A data block
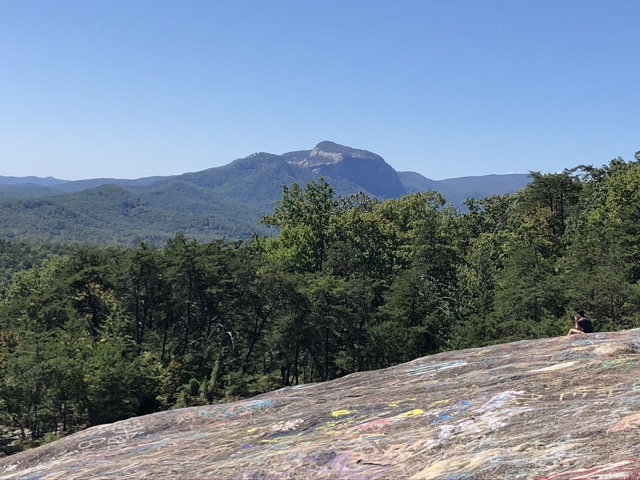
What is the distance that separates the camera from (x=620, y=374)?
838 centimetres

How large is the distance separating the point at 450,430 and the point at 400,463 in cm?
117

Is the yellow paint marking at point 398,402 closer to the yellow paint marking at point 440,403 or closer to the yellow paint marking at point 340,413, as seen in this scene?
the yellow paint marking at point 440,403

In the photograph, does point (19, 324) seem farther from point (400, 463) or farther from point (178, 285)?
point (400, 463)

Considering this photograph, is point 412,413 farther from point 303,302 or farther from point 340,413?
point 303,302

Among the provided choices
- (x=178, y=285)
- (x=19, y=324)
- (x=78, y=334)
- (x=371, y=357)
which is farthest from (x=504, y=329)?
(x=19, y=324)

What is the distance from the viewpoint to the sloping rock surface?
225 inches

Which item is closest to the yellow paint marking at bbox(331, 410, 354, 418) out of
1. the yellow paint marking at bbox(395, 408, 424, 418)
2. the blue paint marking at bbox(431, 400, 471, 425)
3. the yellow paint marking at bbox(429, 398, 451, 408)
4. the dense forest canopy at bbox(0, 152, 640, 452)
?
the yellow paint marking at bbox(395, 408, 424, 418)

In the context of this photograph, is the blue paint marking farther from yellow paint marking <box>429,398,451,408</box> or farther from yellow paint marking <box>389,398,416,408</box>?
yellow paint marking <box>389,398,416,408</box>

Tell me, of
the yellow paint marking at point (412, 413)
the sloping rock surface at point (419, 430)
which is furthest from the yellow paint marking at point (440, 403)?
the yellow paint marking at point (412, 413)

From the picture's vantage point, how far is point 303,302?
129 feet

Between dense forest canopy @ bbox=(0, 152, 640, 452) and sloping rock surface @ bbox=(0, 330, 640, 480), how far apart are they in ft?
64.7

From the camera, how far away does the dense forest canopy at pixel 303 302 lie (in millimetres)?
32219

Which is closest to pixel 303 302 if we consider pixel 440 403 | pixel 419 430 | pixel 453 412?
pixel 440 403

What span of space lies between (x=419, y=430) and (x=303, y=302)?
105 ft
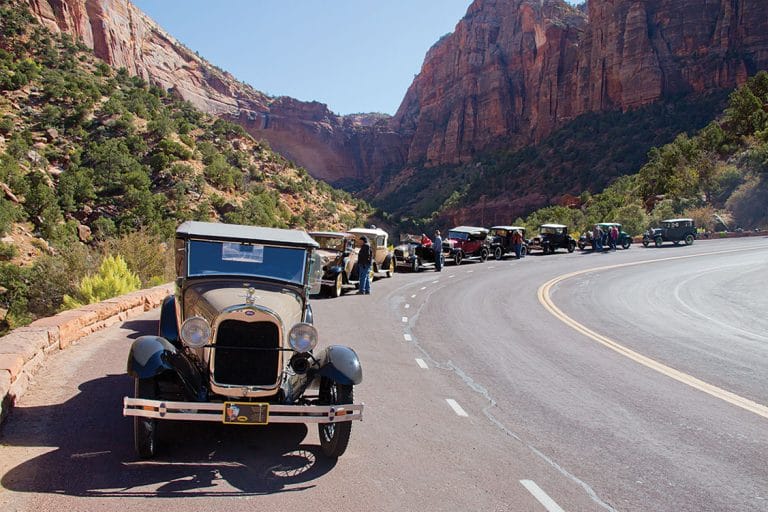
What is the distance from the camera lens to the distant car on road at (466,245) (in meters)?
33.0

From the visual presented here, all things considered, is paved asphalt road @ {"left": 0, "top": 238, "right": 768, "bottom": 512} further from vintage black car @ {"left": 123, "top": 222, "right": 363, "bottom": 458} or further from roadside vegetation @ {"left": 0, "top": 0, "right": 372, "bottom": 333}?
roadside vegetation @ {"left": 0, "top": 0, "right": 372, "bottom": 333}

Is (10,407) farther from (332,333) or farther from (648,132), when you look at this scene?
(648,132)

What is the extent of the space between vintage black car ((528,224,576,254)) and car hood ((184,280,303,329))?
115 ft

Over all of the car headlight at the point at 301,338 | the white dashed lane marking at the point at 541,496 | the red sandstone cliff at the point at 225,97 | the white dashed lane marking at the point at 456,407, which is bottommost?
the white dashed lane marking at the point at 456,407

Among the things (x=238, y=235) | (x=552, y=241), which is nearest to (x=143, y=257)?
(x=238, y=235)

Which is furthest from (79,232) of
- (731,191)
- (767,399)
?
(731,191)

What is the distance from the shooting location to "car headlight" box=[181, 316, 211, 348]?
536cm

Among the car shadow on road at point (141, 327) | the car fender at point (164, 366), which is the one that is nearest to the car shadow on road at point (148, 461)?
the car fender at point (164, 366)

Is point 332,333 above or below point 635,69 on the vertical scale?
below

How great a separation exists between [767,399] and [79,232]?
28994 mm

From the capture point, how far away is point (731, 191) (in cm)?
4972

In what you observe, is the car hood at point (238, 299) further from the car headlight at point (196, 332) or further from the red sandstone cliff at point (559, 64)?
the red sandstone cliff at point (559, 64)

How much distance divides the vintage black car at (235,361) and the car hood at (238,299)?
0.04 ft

## What the task requires
Pick out and copy every line of the records above that contains the string "bbox", matching its case exactly.

## Result of this exercise
Which item is closest to the yellow paint marking at bbox(331, 410, 354, 418) out of
1. the yellow paint marking at bbox(395, 408, 424, 418)
2. the blue paint marking at bbox(431, 400, 471, 425)
3. the yellow paint marking at bbox(429, 398, 451, 408)
4. the dense forest canopy at bbox(0, 152, 640, 452)
the yellow paint marking at bbox(395, 408, 424, 418)
Between dense forest canopy @ bbox=(0, 152, 640, 452) and sloping rock surface @ bbox=(0, 330, 640, 480), how far apart are they in ft?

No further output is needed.